The town was developed by the railway company and the SIC, and after securing the best positions for development, money was raised for construction by selling plots to private developers and investors. Most buildings are constructed using ‘Pease’ brick, transported from Darlington by the S&DR, with the name Pease set into the brick. The jewel in Henry Pease’s crown is said to have been The Zetland Hotel with a private platform into which carriages could be shunted, still visible to this day behind the apartment block into which the original Hotel has changed.
I last visited Saltburn on 5th March as the thaw was melting the previous week’s heavy snowfall with my stepdaughter Melissa. We went for a wander round the clifftop, delighted in the architecture of the town centre, and found a tiny and rarely open vintage shop called Polyester. We enjoyed an excellent lunch in Coco and Rum, a Thai restaurant on the south side of Station Square, where we both had a good lunch including drinks and coffee for £31.75. The coconut soup with chicken was delicious.
Saltburn is famous for its pier, illustrated, and the Cliff Lift that rises south from the pier to the top of the town, saving a walk up or down the steep hill. Or it would if it were operational, but at the moment the two lift cars are away for repair. Each car on its separate track counter-balances the other with the descending car given extra weight to raise up the ascending car by use of water in a tank. For regular visitors it looks quite odd to see the inclined railway with no passenger cars, but I am told they will be back in operation for the summer season.

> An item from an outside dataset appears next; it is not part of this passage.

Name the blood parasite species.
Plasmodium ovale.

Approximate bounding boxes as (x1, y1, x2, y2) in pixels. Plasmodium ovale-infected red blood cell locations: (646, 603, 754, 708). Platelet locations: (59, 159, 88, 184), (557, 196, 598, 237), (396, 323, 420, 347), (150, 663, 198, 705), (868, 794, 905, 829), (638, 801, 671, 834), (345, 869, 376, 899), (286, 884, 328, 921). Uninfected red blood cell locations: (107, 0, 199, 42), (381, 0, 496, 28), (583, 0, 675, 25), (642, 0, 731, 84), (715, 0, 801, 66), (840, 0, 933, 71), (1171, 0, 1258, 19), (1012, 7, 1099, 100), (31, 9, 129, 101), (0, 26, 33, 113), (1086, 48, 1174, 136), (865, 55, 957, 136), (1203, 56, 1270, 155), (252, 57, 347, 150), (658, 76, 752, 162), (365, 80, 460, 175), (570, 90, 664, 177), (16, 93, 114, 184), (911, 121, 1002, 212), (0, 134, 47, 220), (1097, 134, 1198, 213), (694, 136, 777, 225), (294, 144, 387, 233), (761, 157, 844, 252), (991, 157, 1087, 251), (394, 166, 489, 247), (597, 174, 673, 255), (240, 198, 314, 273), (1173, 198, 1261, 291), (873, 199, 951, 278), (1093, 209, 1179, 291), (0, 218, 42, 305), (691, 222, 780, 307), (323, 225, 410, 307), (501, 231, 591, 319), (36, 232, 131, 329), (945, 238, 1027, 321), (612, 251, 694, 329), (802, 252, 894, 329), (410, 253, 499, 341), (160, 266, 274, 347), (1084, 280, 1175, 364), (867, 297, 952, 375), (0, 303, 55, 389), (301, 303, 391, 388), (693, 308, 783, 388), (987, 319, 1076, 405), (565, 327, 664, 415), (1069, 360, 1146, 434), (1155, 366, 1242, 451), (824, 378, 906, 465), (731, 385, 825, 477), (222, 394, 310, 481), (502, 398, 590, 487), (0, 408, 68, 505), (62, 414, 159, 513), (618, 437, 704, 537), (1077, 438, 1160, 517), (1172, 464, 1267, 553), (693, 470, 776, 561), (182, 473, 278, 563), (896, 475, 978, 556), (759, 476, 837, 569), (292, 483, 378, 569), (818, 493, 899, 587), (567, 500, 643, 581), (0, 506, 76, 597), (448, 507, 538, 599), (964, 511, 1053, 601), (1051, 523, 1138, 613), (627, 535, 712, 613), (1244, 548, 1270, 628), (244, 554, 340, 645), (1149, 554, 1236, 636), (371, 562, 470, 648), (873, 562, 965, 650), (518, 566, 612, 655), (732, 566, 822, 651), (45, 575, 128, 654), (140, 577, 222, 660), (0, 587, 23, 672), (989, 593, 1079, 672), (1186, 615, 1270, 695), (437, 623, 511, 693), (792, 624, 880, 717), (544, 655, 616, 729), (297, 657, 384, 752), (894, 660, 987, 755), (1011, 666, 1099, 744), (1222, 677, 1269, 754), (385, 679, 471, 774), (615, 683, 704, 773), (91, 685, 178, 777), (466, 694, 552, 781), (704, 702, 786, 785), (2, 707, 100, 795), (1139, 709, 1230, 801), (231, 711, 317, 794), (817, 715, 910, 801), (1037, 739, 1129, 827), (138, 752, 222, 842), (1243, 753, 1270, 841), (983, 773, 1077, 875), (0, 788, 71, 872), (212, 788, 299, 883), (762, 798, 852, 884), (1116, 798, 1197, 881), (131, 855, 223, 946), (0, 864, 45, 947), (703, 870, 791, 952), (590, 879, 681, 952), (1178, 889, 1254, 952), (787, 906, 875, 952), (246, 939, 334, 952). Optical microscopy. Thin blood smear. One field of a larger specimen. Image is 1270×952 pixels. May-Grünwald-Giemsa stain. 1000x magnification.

Trains run to Saltburn on the line from Middlesbrough and Darlington (twice an hour daytimes) and Bishop Auckland (hourly). Connections are available from Durham, Chester-le-Street, Newcastle and
Cramlington at Darlington, and from Sunderland at Middlesbrough. Day returns are available from most stations in the north-east. The original station building is no longer used as such – trains terminate just to the left of the picture instead.